In an annual country report, the 34-member OECD described the new government’s bid to reverse falling prices with huge stimulus measures as “most encouraging”.
Deflation has dragged on growth in the world’s third-largest economy for at least 15 years with successive administrations unable to conquer the problem.
But critics say the policies of Prime Minister Shinzo Abe and his hand-picked Bank of Japan team could inflate the country’s massive public debt, which at more than twice the size of the economy is the worst in the industrialised world.
“Ending 15 years of deflation is a priority,” the report said, adding that “the new government’s resolve to revitalise the economy through a three-pronged strategy combining bold monetary policy, flexible fiscal policy and a growth strategy, is most encouraging”.

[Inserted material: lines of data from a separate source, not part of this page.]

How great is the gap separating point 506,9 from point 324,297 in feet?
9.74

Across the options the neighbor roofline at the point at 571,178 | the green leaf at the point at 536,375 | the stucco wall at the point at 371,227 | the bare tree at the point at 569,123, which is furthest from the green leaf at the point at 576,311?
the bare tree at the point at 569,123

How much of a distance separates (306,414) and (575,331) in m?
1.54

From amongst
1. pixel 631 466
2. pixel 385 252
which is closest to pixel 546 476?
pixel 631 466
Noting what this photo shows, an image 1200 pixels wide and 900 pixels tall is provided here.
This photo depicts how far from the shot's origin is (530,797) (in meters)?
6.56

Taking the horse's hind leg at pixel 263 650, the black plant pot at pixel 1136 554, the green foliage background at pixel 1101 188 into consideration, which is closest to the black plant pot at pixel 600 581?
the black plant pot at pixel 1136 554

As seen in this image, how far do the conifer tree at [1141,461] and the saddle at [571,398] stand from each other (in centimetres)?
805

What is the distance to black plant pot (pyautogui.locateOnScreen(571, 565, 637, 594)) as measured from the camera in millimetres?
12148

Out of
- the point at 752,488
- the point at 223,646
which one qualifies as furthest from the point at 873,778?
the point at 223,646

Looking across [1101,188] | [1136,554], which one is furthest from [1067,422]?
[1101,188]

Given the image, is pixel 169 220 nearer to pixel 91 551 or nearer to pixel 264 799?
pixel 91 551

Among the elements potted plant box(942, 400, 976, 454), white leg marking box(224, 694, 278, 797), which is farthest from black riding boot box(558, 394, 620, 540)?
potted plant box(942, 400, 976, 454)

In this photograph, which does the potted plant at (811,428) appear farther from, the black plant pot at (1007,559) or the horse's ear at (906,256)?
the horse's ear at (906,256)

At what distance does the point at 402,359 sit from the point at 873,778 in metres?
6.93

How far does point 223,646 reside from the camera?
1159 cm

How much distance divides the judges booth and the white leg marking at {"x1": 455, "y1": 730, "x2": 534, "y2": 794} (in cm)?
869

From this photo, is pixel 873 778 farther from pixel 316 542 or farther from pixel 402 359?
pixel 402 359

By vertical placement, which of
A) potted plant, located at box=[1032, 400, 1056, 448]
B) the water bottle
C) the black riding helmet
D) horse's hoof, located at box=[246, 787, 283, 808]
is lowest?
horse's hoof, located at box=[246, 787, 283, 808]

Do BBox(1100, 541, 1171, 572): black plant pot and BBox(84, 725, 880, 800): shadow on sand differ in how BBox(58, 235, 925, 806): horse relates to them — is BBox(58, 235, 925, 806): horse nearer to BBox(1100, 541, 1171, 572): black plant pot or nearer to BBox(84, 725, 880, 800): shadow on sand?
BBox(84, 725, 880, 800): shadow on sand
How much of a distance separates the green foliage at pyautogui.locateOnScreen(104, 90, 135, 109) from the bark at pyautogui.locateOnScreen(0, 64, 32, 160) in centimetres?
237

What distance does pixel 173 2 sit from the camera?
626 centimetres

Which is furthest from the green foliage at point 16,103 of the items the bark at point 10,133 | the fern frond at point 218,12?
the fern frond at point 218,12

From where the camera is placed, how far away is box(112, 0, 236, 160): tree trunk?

But “stopping and reversing the rise in the debt-to-GDP ratio is crucial”, it added.
Since sweeping landslide national elections in December, Abe has pushed controversial big-spending, easy-money policies -- dubbed “Abenomics” -- that have fuelled optimism in an economy that has struggled for two decades.
Despite warnings from some economists that the policies could fail, investors have cheered the moves.
A weaker currency tends to help Japan’s exporters and, in turn, lifts their shares. But the yen’s rapid weakening in recent months has stoked criticism from abroad that Tokyo was engineering a currency devaluation to lift its economy at the expense of rival nations.
The OECD appeared to dismiss those fears yesterday, saying that the Bank of Japan’s “aggressive monetary easing will boost growth and inflation, in part through a weaker yen, although Japan is not targeting the exchange rate”.
The comments come days after finance chiefs of the G20, following a meeting in Washington, gave a cautious endorsement of Japan’s huge monetary stimulus programme, agreeing it was necessary to boost the country’s stagnant economy.
Also yesterday, the OECD reiterated its calls on Japan to adopt deep reforms alongside its new economy-boosting efforts, including controlling social security costs as a rapidly ageing population strains the public purse.